Chilled-out writing. I like that.

Thanks!

Hehe, I'm not that much of an agitator. On the contrary, most of the time I like to write in a way which promotes peace and tranquil =)

It sounds like a night in paradise :) Great great photos! Only missing the yummy chanterelles :D

Indeed, it is a paradise islet! Also, at this time of the year there aren't any more stinging nor biting insects, which makes sleeping outdoors even more pleasant.

Hehe, I remember when I started writing the blog at some point I was experimenting with a possibility to add small pictures embedded in the text, so that the user could click on images to view them in bigger size. But then I've been lazy and just using the "first text, then pictures" format, which is easier to post but is also restricted to four pictures (although that restriction can be configured). I mean, I often have about a dozen of pictures, and then I try to select which ones to use for illustration of a blog post. This time I chose to omit chanterelle picture, as I thought that I've been already posting them elsewhere.

Hi Erkka,

Discovered your blog a few weeks ago, looking for URW-related stuff. I'm a big fan of the game, by the way, very good work both of you!

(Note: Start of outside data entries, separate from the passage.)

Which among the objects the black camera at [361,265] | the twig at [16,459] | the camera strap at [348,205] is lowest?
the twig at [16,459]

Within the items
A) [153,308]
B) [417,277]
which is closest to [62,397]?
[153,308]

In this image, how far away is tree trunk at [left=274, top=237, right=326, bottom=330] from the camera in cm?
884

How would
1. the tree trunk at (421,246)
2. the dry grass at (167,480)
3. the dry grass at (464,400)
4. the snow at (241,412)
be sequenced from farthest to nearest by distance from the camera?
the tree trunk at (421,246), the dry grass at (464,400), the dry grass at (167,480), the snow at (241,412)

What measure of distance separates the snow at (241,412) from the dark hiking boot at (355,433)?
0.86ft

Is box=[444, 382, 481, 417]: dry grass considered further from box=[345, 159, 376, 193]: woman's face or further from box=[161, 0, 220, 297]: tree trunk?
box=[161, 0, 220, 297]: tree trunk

I'm writing from Panama, and I have a very different life from yours. Climate and geography are the least of the differences, it is the kind of society you are in, the bigger "climate", as to say, that shapes the soul. Yet I feel quite related to your way of thinking, only that I, for the time being at least, can't live in any wood, or jungle, or anything outside The Matrix. Working on that ;-)

I've had a similar experience to your night at the island, hiking here by the beach, looking out to the Pacific Ocean some years ago. Nature speaks to us all in the same language, and it is not English! :-)

As for me, I'm in the middle of a personal re-organization. Re-growth, maybe? Spring, at long last? I don't know but people like you inspire me. You are braver than many people, don't you know that? Anyway, thanks for the reading and all the best.

Regards,
U.

Hello, and thanks for the feedback! It is so nice and encouraging to hear that people around the world, from different background, find my writings inspiring. As I'm not writing in a framework of "everybody needs to know how I think and feel" but more like "I wish sharing my personal stuff makes a connection with other people out there, so that readers find something to relate to."

I know very little about the society and culture in Panama. And I applaud your phrase "Nature speaks to us all in the same language, and it is not English! :-)" Something like that was one of the turning points of my adolescence - it was early spring, I sat by lakeside woods in a spot where snow had already thawed, feeling a warm wind on my face, thinking that scientifically speaking wind is a mass of air in move, and it is possible that this wind has travelled all the way from the Equator zone. That we all all touched and nurtured by the same great winds travelling the globe.

Oh well =) I wish you all the best for your personal phase of re-organization. Feel free to drop a comment or post a personal message in case you feel like that. And / or, naturally, it is also perfectly fine just to follow the blog without commenting that actively.